* [作業内容]:
記録の冒頭から「2.21 meters」を含む行までを、両端の行も含めて一字も変えずにそのまま返すこと。

'''

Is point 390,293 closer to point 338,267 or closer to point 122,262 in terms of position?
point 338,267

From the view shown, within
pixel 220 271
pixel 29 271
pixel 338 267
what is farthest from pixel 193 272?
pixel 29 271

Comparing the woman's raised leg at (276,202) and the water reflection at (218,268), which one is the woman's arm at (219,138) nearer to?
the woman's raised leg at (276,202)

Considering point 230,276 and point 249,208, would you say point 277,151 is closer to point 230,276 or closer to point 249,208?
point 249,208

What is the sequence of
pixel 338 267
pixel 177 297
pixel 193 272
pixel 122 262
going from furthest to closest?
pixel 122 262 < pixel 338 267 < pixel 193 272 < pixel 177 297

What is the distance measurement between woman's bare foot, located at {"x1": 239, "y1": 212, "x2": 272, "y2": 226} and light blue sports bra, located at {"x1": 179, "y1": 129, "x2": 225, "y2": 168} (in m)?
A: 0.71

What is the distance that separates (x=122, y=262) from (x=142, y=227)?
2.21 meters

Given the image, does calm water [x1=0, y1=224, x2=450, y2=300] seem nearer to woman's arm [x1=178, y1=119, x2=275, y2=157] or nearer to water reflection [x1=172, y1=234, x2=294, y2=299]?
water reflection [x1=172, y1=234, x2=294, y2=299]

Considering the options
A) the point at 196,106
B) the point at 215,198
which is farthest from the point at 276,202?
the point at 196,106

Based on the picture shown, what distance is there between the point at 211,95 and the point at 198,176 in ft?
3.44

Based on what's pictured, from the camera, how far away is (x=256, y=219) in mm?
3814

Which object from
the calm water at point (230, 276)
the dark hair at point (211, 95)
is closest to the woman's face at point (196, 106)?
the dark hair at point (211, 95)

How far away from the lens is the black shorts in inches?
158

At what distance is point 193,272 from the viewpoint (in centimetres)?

'''

* [記述回答]:
Is point 390,293 closer to point 338,267 or closer to point 122,262 in terms of position?
point 338,267

From the view shown, within
pixel 220 271
pixel 29 271
pixel 338 267
what is farthest from pixel 193 272?
pixel 29 271

Comparing the woman's raised leg at (276,202) and the water reflection at (218,268), which one is the woman's arm at (219,138) nearer to?
the woman's raised leg at (276,202)

Considering point 230,276 and point 249,208, would you say point 277,151 is closer to point 230,276 or closer to point 249,208?
point 249,208

What is the sequence of
pixel 338 267
pixel 177 297
pixel 193 272
pixel 122 262
going from furthest to closest?
pixel 122 262 < pixel 338 267 < pixel 193 272 < pixel 177 297

What is the distance measurement between woman's bare foot, located at {"x1": 239, "y1": 212, "x2": 272, "y2": 226} and light blue sports bra, located at {"x1": 179, "y1": 129, "x2": 225, "y2": 168} (in m)?
A: 0.71

What is the distance that separates (x=122, y=262) from (x=142, y=227)?
2.21 meters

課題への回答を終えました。